De lunes a viernes, por las mañanas, trabaja en su taller. Y
se olvida de los problemas arteriales o el de sus piernas.
Hasta hace cinco meses manejaba su automóvil para las ocho
cuadras que separan al taller de su casa. Pero ya no quiere volverse a poner
más al volante –“el tráfico se ha vuelto tan intolerable”–, ¡debía de llegar
antes de las 6 y 30 para encontrar un parqueo! Ahora lo traen por las mañanas y
antes de las tres ya está de regreso.
Desde que el auto no sale de la cochera, Bernasconi no
asiste a exposiciones de arte. Los momentos de soledad siempre lo remiten a las
sonatas de Chopin. Pero, en horas de creación, el silencio es indispensable y
aliado.
Ahora trabaja con vinilos descartados, surcos descuartizados
de “música que no me interesaba”. Es el alma de su nueva exposición en la
galería Dédalo. “Es un capricho”, dice. Su reminiscencia personal a los años
sesenta, el “arte povera” (“arte pobre”), que conoció en Italia y que fue una
moda para hacer arte con objetos en desuso. Hoy se llamaría arte-reciclaje.
A sus 95, este hombre que se define por su mezcla “de suizo
con español”; de alma miraflorina; que estudió en la Escuela Nacional de Bellas
Artes y su primer trabajo fue como aprendiz de grabador en la Casa de la
Moneda, siempre está al día con la política del país. Bernasconi realizó el
primer grabado del poeta César Vallejo, a partir de un original del pintor
Apurimak.
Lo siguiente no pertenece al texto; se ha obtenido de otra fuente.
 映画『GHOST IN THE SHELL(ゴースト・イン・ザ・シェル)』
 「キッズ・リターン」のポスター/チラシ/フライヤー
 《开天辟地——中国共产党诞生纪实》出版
Después partió becado a España para estudiar.
Y es un buen lector. Acaba de terminar La Perricholi, de
Alonso Cueto, y Patria, de Fernando Aramburú. Uno compra libros que a veces no
lee; lo entiendo. Encontró en los anaqueles dos novelas de Vargas Llosa en
pendiente, El Paraíso en la otra esquina y Cinco esquinas. Ya las terminó.
Entre sus clásicos figura Cuentos romanos del novelista Alberto Moravia. Lo
conoció durante su larga estancia en Italia, igual que a “los mejores
directores italianos”, a actrices y actores.
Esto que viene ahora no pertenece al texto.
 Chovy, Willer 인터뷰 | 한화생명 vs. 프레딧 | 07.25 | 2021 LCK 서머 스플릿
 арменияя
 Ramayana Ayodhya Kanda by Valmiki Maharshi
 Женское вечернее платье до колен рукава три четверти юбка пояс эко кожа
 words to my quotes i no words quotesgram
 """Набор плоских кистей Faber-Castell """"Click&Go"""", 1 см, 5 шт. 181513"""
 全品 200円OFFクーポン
También escribe. Publicó dos libros y continúa el ejercicio.
Tiene un cuaderno que llama, Bocetos, en que ficcionaliza a partir de cosas que
le suceden.
–He sido un hombre de izquierda, pero estoy desengañado.
Cuando vivía en Europa, fui muy amigo del pintor Renato Guttuso, que era
neorrealista y comunista. Dentro de la clasificación de la política peruana, yo
me siento un caviar, verdaderamente, porque soy un hombre de la clase media que
tiene una creencia de que todo vaya bien, y que se haga el espacio a la gente
nueva, no quiero aferrarme a la Confiep y esas cosas.
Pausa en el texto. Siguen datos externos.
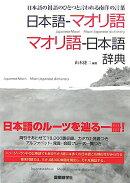 日本語ーマオリ語マオリ語ー日本語辞典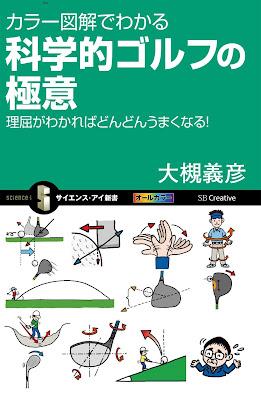 [Manga] カラー図解でわかる科学的ゴルフの極意 [Kara Zukai de Wakaru Kagakuteki Gorufu no Gokui] Raw Download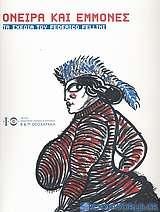 Όνειρα και εμμονές: τα σχέδια του Federico Fellini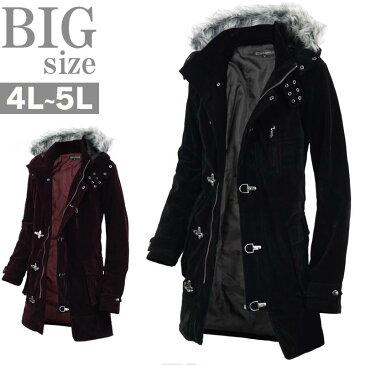 コート メンズ 大きいサイズ ミリタリーコート ロングコート ファイヤーマン ベロア ベルベット S300928-01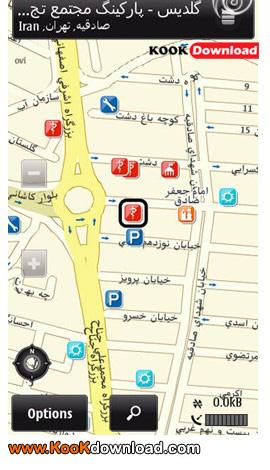 دانلودنرم افزار جی پی اس Ovi Maps v3.03 نقشه یاب حرفه ای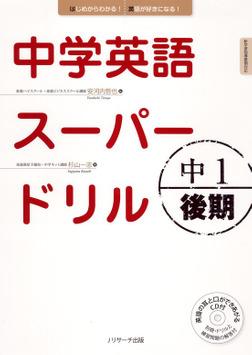 中学英語スーパードリル中1 後期編-電子書籍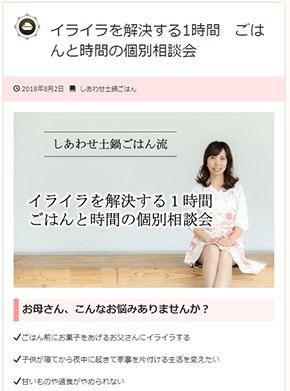 油野さん事例紹介06.jpg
–El Perú de hoy, ¿qué le produce?
–Mucha pena y angustia. Los que hemos vivido 90 años somos
pocos, no podemos mirar el futuro, pero tenemos una visión retrospectiva muy
fuerte. Y desde que tengo uso de razón, el Perú no sale del banco de Antonio
Raimondi [“El Perú es un mendigo sentado en un banco de oro”]. Adelantamos en
ciertas cosas que son universales, la comunicación, la computación, pero en
otras, estamos en el Medievo. No ha pasado nada.
–Tal vez se deba a sus ciudadanos.
–Hay una falta de sensibilidad y una gran tendencia de la
gente de pensar que el populismo nos puede salvar. Yo he sido alumno del
alcalde Luis Bedoya. Fue un alcalde estupendo, perdimos un gran presidente.
Sacó a patadas el Zanjón. Escuché a un tipo de izquierda que el único mérito
que tenía Bedoya era cumplir 90 años. No me jodan. No puede ser que ahora se
insulte con una facilidad increíble, que un tipo diga traidor al presidente de
la República. No es decente. Esta cantidad de gente que ha entrado solo por
poner un aporte financiero, no tiene ningún mérito, ninguna cultura cívica. No
sé a dónde vamos.
Tiene un apetito voraz, pero ya no asimila los alimentos
debidamente.
Es el único sobreviviente de su promoción en el colegio
Champagnat.
–¿Y piensa en la muerte?
–Pienso con una naturalidad terrible. Se me viene pronto; no
le tengo miedo. Encuentro una cosa totalmente normal. Y trato de influir en mis
hijas para que tengan esa relación, pero la veo difícil.